In der modernen Fertigungstechnik spielt Licht eine immer größere Rolle. Abgesehen von klassischen Anwendungen optischer Sensoren in der Messtechnik erlaubt es die konzentrierte Strahlung, die von Hochleistungslasern emittiert wird, viele Verfahren der konventionellen Fertigung durch präzisere, kostengünstigere und effizientere Laserverfahren zu ersetzen. Die hohe Präzision und Qualität, die beispielsweise beim Schweißen mit Laserstrahlung möglich ist, ermöglicht es oftmals, den Materialeinsatz zu optimieren und kann damit helfen, knappe Ressourcen einzusparen was auch zu einer verbesserten Umweltbilanz im Vergleich zur konventionellen Fertigung führt. Die Photonik gilt zu Recht als eine Schlüsseltechnologie des 21. Jahrhunderts.

Der Forschungsbereich „Photonische Technologien“ wird von Univ. Prof. Dipl.-Phys. Dr.-Ing. Andreas Otto, öffnet eine externe URL in einem neuen Fenster geleitet und beschäftigt sich intensiv mit Anwendungen von Laserstrahlung, sowohl im Bereich der Grundlagenforschung als auch der angewandten Forschung.

Forschung

Der Forschungsbereich ist unterteilt in die Gruppen Prozesssimulation und Prozesstechnik

Die Forschungsgruppe Prozesssimulation untersucht Laserprozesse mit Hilfe ausgefeilter Simulationsmodelle, mit dem Ziel, zu einem tieferen Prozessverständnis zu gelangen. Dieses verbesserte Prozessverständnis führt oftmals auch zu Verbesserungen von Anwendungen, kann helfen Fehler zu vermeiden oder ermöglicht es, neuartige Prozesse in der Fertigung zu etablieren.
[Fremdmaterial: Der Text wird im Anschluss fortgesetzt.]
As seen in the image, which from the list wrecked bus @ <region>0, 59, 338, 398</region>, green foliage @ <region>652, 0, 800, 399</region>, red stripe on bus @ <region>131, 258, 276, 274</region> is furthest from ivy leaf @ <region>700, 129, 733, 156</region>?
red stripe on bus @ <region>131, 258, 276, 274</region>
Da die Simulationsmodelle auf den tatsächlich ablaufenden physikalischen Prozessen und ihren Wechselwirkungen beruhen, können die Simulationen eine Vielzahl unterschiedlicher Prozesse, von der Materialbearbeitung mit ultrakurzen Laserpulsen, bis hin zu makroskopischen Laserschweißprozessen, korrekt wiedergeben.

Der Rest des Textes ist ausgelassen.